Aber leider geht es bei der aktuellen Diskussion nicht um die Wünsche der Einzelnen, sondern um einen Arbeitszeitmaßstab, nach dem sich alle richten sollen: Die einen träumen von staatlich subventionierter Vier-Tage-Woche, die anderen von genereller Arbeitszeitverkürzung, immer bei vollem Lohn, versteht sich. Das ist aus meiner Sicht der Knackpunkt.
Im Endeffekt geht es darum, dass genug gearbeitet und geleistet wird, um den Sozialstaat zu erhalten. Die demographische Entwicklung lässt eine Reduktion der Arbeitszeit gar nicht zu, vielmehr wird dadurch der Arbeitskräftemangel verstärkt werden.
Aus gesamtwirtschaftlicher Sicht kann das - nicht zuletzt vor dem Hintergrund des aktuellen Arbeitskräftemangels und der ohnedies vergleichsweise hohen Arbeitskosten - aber wohl nicht die richtige Richtung sein. Es geht (auch) um die internationale Wettbewerbsfähigkeit unserer Wirtschaft. Die aktuell Pauschalwünsche der Gewerkschaft auf die gesamte Wirtschaft überzustülpen sind realitätsfremd. Wir sehen auch keine Notwendigkeit in Vorarlberg, einen Modellversuch für eine Vier-Tage-Woche zu starten.
Dazu kommt noch die Verkürzung der Lebensarbeitszeit, wir gehen bekanntlich früher in Pension als in den 70er-Jahren. Und schließlich werden die Menschen im Erwerbsalter immer weniger, die Menschen im Pensionsalter immer mehr. Weniger Arbeitszeit, weniger Erwerbsjahre, weniger Erwerbstätige, aber dafür mehr Sozialstaat. Das kann auf Dauer nicht funktionieren.

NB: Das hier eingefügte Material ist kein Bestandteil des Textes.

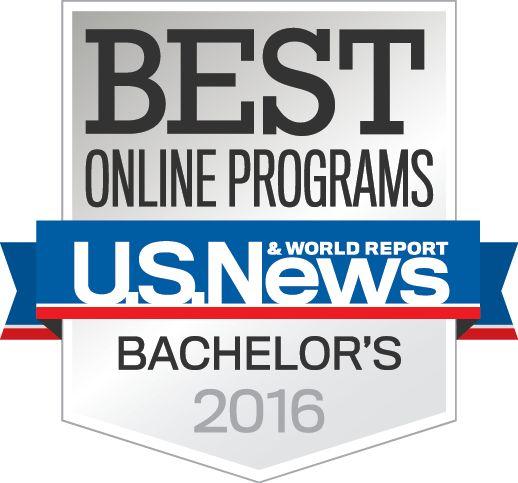 Penn State - World Campus Bachelor's Degree Programs earn U.S. News & World Report Honors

Wenn wir Sozialstaat und Wohlstand erhalten wollen, sollten wir deren Basis – Wirtschaft und Beschäftigung – nicht schwächen, sondern stärken: Etwa durch den Ausbau der Kinderbetreuung, damit Eltern arbeiten können, durch die steuerliche Entlastung von Arbeit, damit diese attraktiver wird, oder durch einen späteren Pensionsantritt.